Associated PressGross domestic product grows more than early estimates, but energy prices could be a problem.
WASHINGTON - The economy grew slightly faster than previously thought in the first quarter of this year, fresh evidence of momentum heading into the summer. Higher energy prices, though, could weigh a bit on future growth, some analysts said.
The Commerce Department reported Thursday that gross domestic product from January through March increased at a 4.4 percent annual rate.
That was an improvement from both the 4.2 percent pace first estimated for the quarter a month ago and the 4.1 percent growth rate registered in the final quarter of 2003.
The GDP measures the value of all goods and services produced within the United States. While the latest reading was just shy of the 4.5 percent pace that some analysts were forecasting, it nevertheless represented a solid performance.
On the news, the Dow Jones Industrial Average was up 95.31, or 0.9 percent, at 10,205.20. The Dow has risen 246.77, or 2.5 percent, since Monday's close. The Standard & Poor's 500 index was up 6.34, or 0.6 percent, at 1,121.28, and the Nasdaq composite index gained 8.35, or 0.4 percent, to 1,984.50. It was the best close for the S&P 500 and the Nasdaq in a month.
Although consumers and the federal government did their part to support the economy in the first quarter, economists said the better reading on GDP mostly reflected stronger investment by businesses to build up inventories.
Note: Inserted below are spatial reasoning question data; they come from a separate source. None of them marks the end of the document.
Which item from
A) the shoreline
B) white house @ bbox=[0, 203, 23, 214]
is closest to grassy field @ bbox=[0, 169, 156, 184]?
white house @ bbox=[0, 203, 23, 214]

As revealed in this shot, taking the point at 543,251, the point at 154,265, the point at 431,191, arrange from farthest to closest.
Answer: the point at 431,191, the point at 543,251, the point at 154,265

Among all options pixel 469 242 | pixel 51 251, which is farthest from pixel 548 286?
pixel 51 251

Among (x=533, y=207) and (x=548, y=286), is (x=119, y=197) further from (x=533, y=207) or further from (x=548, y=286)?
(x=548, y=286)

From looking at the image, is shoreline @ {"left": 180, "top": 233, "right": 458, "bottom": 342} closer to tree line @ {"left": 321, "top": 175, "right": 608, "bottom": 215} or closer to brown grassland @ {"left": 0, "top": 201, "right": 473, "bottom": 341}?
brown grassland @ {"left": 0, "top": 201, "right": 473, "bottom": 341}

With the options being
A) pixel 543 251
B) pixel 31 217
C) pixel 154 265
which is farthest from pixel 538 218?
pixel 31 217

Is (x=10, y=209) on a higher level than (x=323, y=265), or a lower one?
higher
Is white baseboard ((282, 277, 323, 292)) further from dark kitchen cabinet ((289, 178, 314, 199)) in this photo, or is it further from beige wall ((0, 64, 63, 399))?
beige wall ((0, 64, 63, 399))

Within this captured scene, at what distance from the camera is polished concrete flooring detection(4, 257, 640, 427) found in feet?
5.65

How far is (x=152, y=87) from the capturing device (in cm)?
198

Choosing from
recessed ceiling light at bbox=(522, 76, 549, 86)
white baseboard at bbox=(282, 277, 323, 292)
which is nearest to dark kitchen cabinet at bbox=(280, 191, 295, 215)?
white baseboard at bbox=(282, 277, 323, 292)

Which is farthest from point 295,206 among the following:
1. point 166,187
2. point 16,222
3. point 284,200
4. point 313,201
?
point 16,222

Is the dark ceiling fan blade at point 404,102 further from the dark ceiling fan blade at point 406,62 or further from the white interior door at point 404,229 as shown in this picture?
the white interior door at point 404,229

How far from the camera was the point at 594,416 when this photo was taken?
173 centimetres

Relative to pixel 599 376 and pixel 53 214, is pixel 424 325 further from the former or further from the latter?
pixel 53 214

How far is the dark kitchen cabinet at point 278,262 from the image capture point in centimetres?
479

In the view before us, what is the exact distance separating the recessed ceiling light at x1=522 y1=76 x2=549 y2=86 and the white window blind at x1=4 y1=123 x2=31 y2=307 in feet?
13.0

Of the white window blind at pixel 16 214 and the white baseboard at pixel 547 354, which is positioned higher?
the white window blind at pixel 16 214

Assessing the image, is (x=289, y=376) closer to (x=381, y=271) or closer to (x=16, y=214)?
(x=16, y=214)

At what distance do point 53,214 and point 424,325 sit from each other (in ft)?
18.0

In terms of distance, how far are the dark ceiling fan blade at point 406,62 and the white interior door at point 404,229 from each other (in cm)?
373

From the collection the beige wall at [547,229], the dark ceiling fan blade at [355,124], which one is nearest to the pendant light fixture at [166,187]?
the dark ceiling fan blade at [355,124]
"Businesses ... look to be firmly back in the game, which bodes well for future growth," said Bill Cheney, chief economist at MFC Global Investment Management.
Analysts expect the economy to grow at a healthy pace in the current quarter. But growth, they said, could be held back a bit by higher energy costs, which could crimp consumer and business spending.
"Higher energy prices aren't preventing us from having good growth, but the gain would be stronger without that impact," said Lynn Reaser, chief economist at Banc of America Capital Management.
Stuart Hoffman, chief economist at PNC Financial Services Group, is among the economists forecasting second-quarter growth to be in the range of a 3.5 to 4 percent pace. Reaser and others, however, estimate it at a 4 to 4.5 percent. A few believe growth could be as high as a 5 percent pace.
Under any of the forecasts, growth would be sufficient to generate jobs and keep the economy on track for a projected 4.7 percent gain in GDP for all of 2004, which would mark the strongest showing in 20 years, analysts said.
The Labor Department, meanwhile, reported that new applications for unemployment benefits dropped last week by a seasonally adjusted 3,000 to 344,000, another hopeful sign for a labor market recovery.
The economy has been among the issues that President Bush and presumptive Democratic nominee John Kerry have jousted over in the presidential campaign.
The country has lost a net 1.5-million jobs since Bush took office in January 2001, something Kerry points to as evidence that the president's economic policies aren't working. But Bush says that they are, and that the best way to create jobs is to make the economy stronger.
The nation's payrolls, which had been posting lackluster gains, expanded by 288,000 in April on top of a hefty increase in March, leading economists to believe that the long-awaited recovery in the labor market was finally coming about.
With the recovery firmly rooted and inflation stirring, a growing number of economists believe the Federal Reserve may order its first rate increase in more than four years next month.
An inflation gauge tied to the GDP report showed core prices - excluding food and energy - rose at a 1.7 percent rate in the first quarter. Although that was lower than the 2 percent pace first estimated, it still represented a pickup from the 1.2 percent growth rate in the previous quarter.